WRITTEN INSTRUCTION:
Copy out all of the following lines word for word, keeping every character as it is.

SUPPLIED RECORDS:
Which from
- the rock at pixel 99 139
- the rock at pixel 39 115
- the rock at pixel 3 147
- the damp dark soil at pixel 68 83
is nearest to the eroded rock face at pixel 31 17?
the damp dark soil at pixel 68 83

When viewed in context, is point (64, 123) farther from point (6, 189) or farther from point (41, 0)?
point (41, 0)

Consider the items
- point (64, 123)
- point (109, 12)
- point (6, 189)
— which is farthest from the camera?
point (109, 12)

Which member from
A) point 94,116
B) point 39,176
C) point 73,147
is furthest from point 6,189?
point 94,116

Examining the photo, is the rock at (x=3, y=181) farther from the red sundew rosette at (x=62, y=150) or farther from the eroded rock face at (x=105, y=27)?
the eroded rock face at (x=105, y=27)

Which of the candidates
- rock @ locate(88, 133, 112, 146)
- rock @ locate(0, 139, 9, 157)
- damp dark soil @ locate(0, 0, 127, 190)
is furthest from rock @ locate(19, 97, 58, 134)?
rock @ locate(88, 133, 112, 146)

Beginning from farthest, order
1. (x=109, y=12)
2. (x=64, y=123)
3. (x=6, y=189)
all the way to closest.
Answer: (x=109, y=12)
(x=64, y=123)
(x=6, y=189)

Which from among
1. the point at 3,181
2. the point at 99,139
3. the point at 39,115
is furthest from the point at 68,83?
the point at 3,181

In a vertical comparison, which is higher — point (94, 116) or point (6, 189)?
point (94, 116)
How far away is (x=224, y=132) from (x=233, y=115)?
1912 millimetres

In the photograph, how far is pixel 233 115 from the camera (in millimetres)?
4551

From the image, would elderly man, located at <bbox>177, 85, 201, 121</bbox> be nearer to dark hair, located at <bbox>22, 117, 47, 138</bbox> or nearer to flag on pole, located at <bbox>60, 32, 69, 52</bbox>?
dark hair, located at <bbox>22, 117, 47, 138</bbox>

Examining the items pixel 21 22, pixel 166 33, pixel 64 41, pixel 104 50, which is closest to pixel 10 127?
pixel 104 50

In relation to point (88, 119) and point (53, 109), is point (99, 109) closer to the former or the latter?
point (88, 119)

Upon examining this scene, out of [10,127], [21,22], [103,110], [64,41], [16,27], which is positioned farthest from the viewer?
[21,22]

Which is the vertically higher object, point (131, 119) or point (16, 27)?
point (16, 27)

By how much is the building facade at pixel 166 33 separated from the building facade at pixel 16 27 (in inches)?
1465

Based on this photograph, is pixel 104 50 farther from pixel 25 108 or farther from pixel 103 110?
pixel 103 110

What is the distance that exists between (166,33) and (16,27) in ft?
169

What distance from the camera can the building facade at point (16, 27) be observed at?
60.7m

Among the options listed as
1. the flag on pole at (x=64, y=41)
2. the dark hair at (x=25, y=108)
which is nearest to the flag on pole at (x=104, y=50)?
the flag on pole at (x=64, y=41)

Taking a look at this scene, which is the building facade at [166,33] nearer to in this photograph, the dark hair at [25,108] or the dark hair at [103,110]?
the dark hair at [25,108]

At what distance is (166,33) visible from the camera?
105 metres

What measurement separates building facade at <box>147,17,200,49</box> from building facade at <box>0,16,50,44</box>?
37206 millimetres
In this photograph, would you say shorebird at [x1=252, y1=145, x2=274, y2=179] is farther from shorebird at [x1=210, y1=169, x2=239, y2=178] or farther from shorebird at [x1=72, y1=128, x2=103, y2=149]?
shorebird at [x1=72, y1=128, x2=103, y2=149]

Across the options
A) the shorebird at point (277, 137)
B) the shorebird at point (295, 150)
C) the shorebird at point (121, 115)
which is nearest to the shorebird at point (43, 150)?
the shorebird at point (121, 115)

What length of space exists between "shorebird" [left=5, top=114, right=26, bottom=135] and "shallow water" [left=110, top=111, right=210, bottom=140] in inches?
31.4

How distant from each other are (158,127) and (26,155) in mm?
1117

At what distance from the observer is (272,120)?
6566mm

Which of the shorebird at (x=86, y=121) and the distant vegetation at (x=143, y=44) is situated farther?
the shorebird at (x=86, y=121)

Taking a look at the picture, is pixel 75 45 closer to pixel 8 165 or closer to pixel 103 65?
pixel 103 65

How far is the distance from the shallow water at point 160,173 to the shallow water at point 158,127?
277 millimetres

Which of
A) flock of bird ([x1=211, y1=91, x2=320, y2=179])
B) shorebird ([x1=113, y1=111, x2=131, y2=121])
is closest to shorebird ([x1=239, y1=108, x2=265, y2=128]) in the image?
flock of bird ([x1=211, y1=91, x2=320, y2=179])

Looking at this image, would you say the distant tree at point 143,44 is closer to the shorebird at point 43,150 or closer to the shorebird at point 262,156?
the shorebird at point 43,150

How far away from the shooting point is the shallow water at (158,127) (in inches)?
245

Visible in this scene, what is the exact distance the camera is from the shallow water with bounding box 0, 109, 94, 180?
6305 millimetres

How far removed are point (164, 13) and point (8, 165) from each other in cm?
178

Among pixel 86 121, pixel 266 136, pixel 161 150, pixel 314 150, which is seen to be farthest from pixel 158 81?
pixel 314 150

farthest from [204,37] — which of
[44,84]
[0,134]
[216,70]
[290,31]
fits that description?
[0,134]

SOLUTION:
Which from
- the rock at pixel 99 139
- the rock at pixel 39 115
- the rock at pixel 3 147
- the damp dark soil at pixel 68 83
is nearest to the eroded rock face at pixel 31 17?
the damp dark soil at pixel 68 83

When viewed in context, is point (64, 123) farther from point (6, 189) or farther from point (41, 0)?
point (41, 0)

Consider the items
- point (64, 123)
- point (109, 12)
- point (6, 189)
— which is farthest from the camera?
point (109, 12)

Which member from
A) point 94,116
B) point 39,176
C) point 73,147
is furthest from point 6,189?
point 94,116

Examining the photo, is the rock at (x=3, y=181) farther from the red sundew rosette at (x=62, y=150) or farther from the eroded rock face at (x=105, y=27)?
the eroded rock face at (x=105, y=27)

Which of the candidates
- rock @ locate(88, 133, 112, 146)
- rock @ locate(0, 139, 9, 157)
- damp dark soil @ locate(0, 0, 127, 190)
is furthest from rock @ locate(19, 97, 58, 134)?
rock @ locate(88, 133, 112, 146)

Beginning from farthest, order
1. (x=109, y=12)
2. (x=64, y=123)
3. (x=6, y=189)
all the way to closest.
Answer: (x=109, y=12)
(x=64, y=123)
(x=6, y=189)

Which from among
1. the point at 3,181
2. the point at 99,139
3. the point at 39,115
is furthest from the point at 68,83?
the point at 3,181

In a vertical comparison, which is higher — point (94, 116) or point (6, 189)?
point (94, 116)
How far away is (x=224, y=132) from (x=233, y=115)?
1912 millimetres

In the photograph, how far is pixel 233 115 from the camera (in millimetres)?
4551

From the image, would elderly man, located at <bbox>177, 85, 201, 121</bbox> be nearer to dark hair, located at <bbox>22, 117, 47, 138</bbox> or nearer to flag on pole, located at <bbox>60, 32, 69, 52</bbox>?
dark hair, located at <bbox>22, 117, 47, 138</bbox>

Examining the items pixel 21 22, pixel 166 33, pixel 64 41, pixel 104 50, which is closest to pixel 10 127?
pixel 104 50

In relation to point (88, 119) and point (53, 109), is point (99, 109) closer to the former or the latter?
point (88, 119)

Upon examining this scene, out of [10,127], [21,22], [103,110], [64,41], [16,27], which is positioned farthest from the viewer?
[21,22]

Which is the vertically higher object, point (131, 119) or point (16, 27)?
point (16, 27)

By how much is the building facade at pixel 166 33 separated from the building facade at pixel 16 27 (in inches)?
1465

Based on this photograph, is pixel 104 50 farther from pixel 25 108 or farther from pixel 103 110?
pixel 103 110

What is the distance that exists between (166,33) and (16,27) in ft?
169

What distance from the camera can the building facade at point (16, 27) be observed at?
60.7m

Among the options listed as
1. the flag on pole at (x=64, y=41)
2. the dark hair at (x=25, y=108)
which is nearest to the flag on pole at (x=104, y=50)?
the flag on pole at (x=64, y=41)

Taking a look at this scene, which is the building facade at [166,33] nearer to in this photograph, the dark hair at [25,108] or the dark hair at [103,110]?
the dark hair at [25,108]

At what distance is (166,33) visible from the camera?
105 metres

What measurement separates building facade at <box>147,17,200,49</box> from building facade at <box>0,16,50,44</box>?
37206 millimetres
In this photograph, would you say shorebird at [x1=252, y1=145, x2=274, y2=179] is farther from shorebird at [x1=210, y1=169, x2=239, y2=178] or farther from shorebird at [x1=72, y1=128, x2=103, y2=149]?
shorebird at [x1=72, y1=128, x2=103, y2=149]

Across the options
A) the shorebird at point (277, 137)
B) the shorebird at point (295, 150)
C) the shorebird at point (121, 115)
which is nearest to the shorebird at point (43, 150)?
the shorebird at point (121, 115)

What length of space exists between "shorebird" [left=5, top=114, right=26, bottom=135] and "shallow water" [left=110, top=111, right=210, bottom=140] in inches?
31.4

How distant from each other are (158,127) and (26,155) in mm?
1117

At what distance from the observer is (272,120)?
6566mm

Which of the shorebird at (x=86, y=121) and the distant vegetation at (x=143, y=44) is situated farther?
the shorebird at (x=86, y=121)

Taking a look at the picture, is pixel 75 45 closer to pixel 8 165 or closer to pixel 103 65?
pixel 103 65

How far is the distance from the shallow water at point 160,173 to the shallow water at point 158,127?
277 millimetres

Which of
A) flock of bird ([x1=211, y1=91, x2=320, y2=179])
B) shorebird ([x1=113, y1=111, x2=131, y2=121])
is closest to shorebird ([x1=239, y1=108, x2=265, y2=128]) in the image?
flock of bird ([x1=211, y1=91, x2=320, y2=179])

Looking at this image, would you say the distant tree at point 143,44 is closer to the shorebird at point 43,150 or closer to the shorebird at point 262,156?
the shorebird at point 43,150

How far away from the shooting point is the shallow water at (158,127) (in inches)?
245

Visible in this scene, what is the exact distance the camera is from the shallow water with bounding box 0, 109, 94, 180?
6305 millimetres

How far removed are point (164, 13) and point (8, 165) from each other in cm?
178

Among pixel 86 121, pixel 266 136, pixel 161 150, pixel 314 150, which is seen to be farthest from pixel 158 81?
pixel 314 150

farthest from [204,37] — which of
[44,84]
[0,134]
[216,70]
[290,31]
fits that description?
[0,134]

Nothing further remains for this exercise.